# Clear the workspace
rm(list = ls()) # Clear environment
gc()            # Clear unused memory
##          used (Mb) gc trigger (Mb) max used (Mb)
## Ncells 450076 24.1     966460 51.7   638942 34.2
## Vcells 804307  6.2    8388608 64.0  1633064 12.5
cat("\f")       # Clear the console

Set-up and background

The assignment is worth 100 points. There are 27 questions. You should have the following packages installed:

library(tidyverse)
library(patchwork)
library(fixest)

In this problem set you will summarize the paper “Evolutionary Origins of the Endowment Effect: Evidence from Hunter-Gatherers” (Apicella et al., AER 2011) and recreate some of its findings.

1 Big picture

[Q1] What is the main question asked in this paper?

What factors influence rational economic behavior through biases such as the endowment effect?

[Q2] Describe the Hadza. How do they differ from market-based societies?

The Hadza are a population of hunter-gatherers in Northern Tanzania. Much of their society is based on sharing resources equally among all members of the community, and in doing so, the sense of individual ownership is absent. In market-based societies, individual ownership is present as members of those societies act on behalf of themselves or their immediate family.

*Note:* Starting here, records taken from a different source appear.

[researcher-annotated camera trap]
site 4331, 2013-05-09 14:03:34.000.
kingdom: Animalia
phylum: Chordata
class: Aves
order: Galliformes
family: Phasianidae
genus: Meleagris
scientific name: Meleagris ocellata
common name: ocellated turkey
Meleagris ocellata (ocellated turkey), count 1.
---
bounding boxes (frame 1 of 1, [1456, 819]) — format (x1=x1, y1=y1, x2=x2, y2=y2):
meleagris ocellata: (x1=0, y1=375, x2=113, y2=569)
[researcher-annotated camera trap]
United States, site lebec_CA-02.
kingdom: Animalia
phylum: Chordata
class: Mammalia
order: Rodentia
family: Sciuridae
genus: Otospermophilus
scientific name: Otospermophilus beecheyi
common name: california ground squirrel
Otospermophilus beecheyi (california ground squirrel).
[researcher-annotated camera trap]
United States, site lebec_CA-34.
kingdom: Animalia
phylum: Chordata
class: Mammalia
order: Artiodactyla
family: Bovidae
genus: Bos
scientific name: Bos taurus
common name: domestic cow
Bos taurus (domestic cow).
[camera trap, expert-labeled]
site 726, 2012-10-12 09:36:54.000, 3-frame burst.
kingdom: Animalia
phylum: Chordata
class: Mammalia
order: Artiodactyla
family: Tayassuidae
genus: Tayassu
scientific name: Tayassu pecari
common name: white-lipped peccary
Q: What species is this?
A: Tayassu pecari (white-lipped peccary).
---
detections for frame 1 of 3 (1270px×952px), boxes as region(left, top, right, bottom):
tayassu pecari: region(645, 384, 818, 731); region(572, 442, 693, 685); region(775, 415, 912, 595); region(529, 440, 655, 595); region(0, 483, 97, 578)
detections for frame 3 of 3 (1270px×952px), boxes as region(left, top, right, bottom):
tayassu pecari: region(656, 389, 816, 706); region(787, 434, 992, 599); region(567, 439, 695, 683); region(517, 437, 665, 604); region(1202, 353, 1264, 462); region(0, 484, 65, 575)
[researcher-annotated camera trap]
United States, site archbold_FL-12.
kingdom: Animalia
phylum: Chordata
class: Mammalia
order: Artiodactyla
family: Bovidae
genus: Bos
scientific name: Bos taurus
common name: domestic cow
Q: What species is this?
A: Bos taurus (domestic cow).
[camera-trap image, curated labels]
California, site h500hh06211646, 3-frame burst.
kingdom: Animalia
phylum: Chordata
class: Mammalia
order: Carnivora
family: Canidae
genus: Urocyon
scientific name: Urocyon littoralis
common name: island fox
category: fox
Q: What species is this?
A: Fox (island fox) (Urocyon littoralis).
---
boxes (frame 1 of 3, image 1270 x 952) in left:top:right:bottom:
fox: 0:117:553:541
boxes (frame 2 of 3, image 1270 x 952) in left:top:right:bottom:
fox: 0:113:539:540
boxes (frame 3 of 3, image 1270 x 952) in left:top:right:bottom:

[Q3] Summarize the experiment design. Pay attention to the source of randomization.

The Hadza are a population of hunter-gatherers with villages spread across Northern Tanzania, with some villages more isolated and other villages located closer to modern communities. Having similar populations located near and far from exposure to modern markets offers the ability to test if that exposure has any influence on the endowment effect. This randomization of geographic proximity to modern society can help determine if it is a factor in the endowment effect.

[Q4] Why did the authors use biscuits and lighters and their design?

The author used biscuits and lighters because it introduces the idea of durable vs. non-durable goods. Biscuits are non-durable so they are not as easily shared with the camp and can only be consumed once, whereas lighters can be passed around and used multiple times.

[Q5] Summarize the main results of the experiment.

The experiment yielded that higher exposure to modern markets leads to the endowment effect being more present in the Hadza population.

[Q6] How do the results of this study compare to the sportcards market study by List (2003)?

In the study by List, the participants live in a modern society so their exposure to modern markets is more prevalent. The study is testing the influence trading experience on the endowment effect. The type of good being tested is sportcards. The difference between this study and List’s is the population (modern vs. hunter-gatherers) and exposure to markets vs. the population’s experience in trading. Also, the type of good matters here too as biscuits and lighters are basic goods that are used for survival while sportscards are a leisure product.

[Q7] What do these results tell us about preferences? Are they endogenous or exogenous?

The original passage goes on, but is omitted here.